Rising inequality is a worldwide problem. How does India look in this regard? 

The Indian economy experienced the biggest contraction in post-independence period in 2020-21 (7.3 percent; NSO, MOSPI) with Covid-19 pandemic wreaking havoc. At the same time, the number of Indian billionaires rose from 102 to 140 last year; their combined wealth nearly doubling to USD 596 billion (Forbes, 2021). In the same period, the number of poor in India is estimated to have increased by 75 million due to Covid-19, accounting for nearly 60% of the global increase in poverty (Pew Research Center, 2021).

Analysis shows that India does have more than its expected share of multimillionaires (Ghatak and Ray, 2014). Additionally, India’s share of the world’s extreme poor is higher than its share of the world population. While India accounts for 17.8 percent of world’s population (World Bank, 2019), at 139 million, it had 20.17 percent of the total number of people living in extreme poverty in 2017 (World Bank, 2020).

Does this mean that India has greater inequality compared to other countries? Not necessarily. The pandemic is a once-in-a-century phenomenon and hence, we need to dig deeper to see what the story with inequality in India is.

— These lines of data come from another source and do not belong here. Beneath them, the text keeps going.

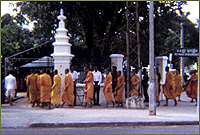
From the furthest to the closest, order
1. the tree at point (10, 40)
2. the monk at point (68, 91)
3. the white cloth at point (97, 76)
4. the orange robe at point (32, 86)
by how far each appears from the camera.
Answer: the tree at point (10, 40) < the orange robe at point (32, 86) < the white cloth at point (97, 76) < the monk at point (68, 91)

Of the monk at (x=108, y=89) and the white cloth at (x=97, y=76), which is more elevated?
the white cloth at (x=97, y=76)

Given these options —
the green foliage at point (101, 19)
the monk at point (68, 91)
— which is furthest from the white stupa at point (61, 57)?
the green foliage at point (101, 19)

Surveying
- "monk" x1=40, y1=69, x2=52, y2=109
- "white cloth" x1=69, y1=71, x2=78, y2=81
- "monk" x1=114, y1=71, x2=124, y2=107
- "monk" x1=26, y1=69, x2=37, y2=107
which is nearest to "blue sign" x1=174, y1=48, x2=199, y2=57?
"monk" x1=114, y1=71, x2=124, y2=107

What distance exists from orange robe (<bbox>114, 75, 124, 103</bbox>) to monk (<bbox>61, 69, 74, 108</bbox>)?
2.02 m

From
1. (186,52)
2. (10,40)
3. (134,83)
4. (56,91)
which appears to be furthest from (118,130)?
(10,40)

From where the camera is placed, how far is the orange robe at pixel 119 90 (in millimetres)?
13133

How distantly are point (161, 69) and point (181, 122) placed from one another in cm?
737

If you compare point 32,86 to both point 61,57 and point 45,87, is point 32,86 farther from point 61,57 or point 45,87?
point 61,57

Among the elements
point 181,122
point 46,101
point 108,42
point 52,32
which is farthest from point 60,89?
point 52,32

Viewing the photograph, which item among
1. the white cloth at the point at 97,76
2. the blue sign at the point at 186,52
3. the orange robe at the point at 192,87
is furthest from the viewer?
the orange robe at the point at 192,87

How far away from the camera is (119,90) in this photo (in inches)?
520

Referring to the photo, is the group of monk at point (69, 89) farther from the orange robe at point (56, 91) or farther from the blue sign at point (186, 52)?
the blue sign at point (186, 52)

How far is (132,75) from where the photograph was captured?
1366 centimetres

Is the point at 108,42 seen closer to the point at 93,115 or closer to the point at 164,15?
the point at 164,15
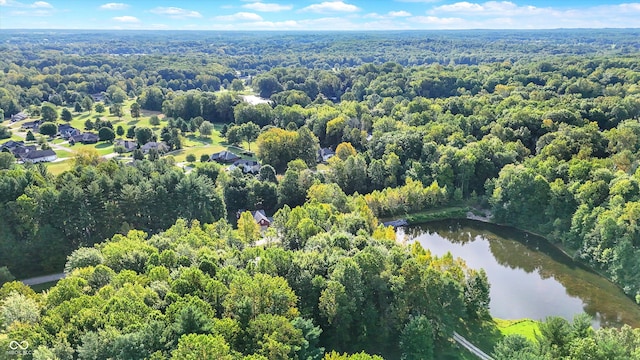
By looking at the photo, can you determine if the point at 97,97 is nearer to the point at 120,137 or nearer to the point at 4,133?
the point at 4,133

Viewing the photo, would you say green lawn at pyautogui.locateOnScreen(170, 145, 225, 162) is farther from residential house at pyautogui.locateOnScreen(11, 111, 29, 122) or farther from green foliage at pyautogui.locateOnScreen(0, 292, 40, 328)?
green foliage at pyautogui.locateOnScreen(0, 292, 40, 328)

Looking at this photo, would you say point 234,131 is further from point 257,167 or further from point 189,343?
point 189,343

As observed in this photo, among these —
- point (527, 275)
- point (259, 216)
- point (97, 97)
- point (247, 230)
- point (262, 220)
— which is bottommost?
point (527, 275)

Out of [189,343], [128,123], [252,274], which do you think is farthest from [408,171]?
[128,123]

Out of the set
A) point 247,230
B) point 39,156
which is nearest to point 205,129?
point 39,156

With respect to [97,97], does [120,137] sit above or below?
below
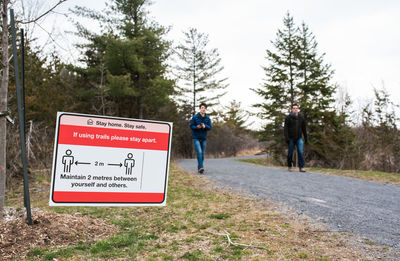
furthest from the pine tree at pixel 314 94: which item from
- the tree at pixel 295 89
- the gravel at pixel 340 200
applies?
the gravel at pixel 340 200

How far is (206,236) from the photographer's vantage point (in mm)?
3455

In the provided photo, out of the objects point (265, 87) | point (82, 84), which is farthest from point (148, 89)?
point (265, 87)

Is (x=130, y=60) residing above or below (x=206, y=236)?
above

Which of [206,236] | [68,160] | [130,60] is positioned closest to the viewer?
[68,160]

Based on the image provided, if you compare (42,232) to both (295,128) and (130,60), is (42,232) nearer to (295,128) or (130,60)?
(295,128)

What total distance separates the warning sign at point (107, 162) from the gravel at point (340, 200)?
259 centimetres

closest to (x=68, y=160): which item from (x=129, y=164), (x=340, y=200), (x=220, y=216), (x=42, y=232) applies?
(x=129, y=164)

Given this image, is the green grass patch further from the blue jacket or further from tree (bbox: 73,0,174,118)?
tree (bbox: 73,0,174,118)

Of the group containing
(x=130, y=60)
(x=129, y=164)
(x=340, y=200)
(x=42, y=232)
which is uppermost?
(x=130, y=60)

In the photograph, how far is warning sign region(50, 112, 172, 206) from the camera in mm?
2498

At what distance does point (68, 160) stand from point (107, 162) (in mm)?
321

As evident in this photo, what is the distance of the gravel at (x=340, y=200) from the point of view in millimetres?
3752

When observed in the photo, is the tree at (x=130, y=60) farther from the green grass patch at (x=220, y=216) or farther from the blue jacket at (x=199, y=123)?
the green grass patch at (x=220, y=216)

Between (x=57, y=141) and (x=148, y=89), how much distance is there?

Analysis of data from the World Inequality Database, developed by Thomas Piketty and his colleagues, points to an alarming rise in both wealth and income inequality in India. [1]

We first delve into the evolution of wealth inequality over time in Figure 1. The share of total wealth of the top 1 percent was constant around 12 percent from 1961, the earliest year for which we have numbers, to 1981. Since 1991, the year of liberalisation, it has steadily increased and reached 42.5 percent in 2020. We see the opposite trend for the bottom 50 percent.

Figure 1

 

We compare the wealth inequality in India to other major economies in Figure 2. India has a relatively large gap between the top 1 percent and bottom 50 percent. While the U.S. stands out in this respect, India has a larger gap than France, and China, and is only marginally behind Russia.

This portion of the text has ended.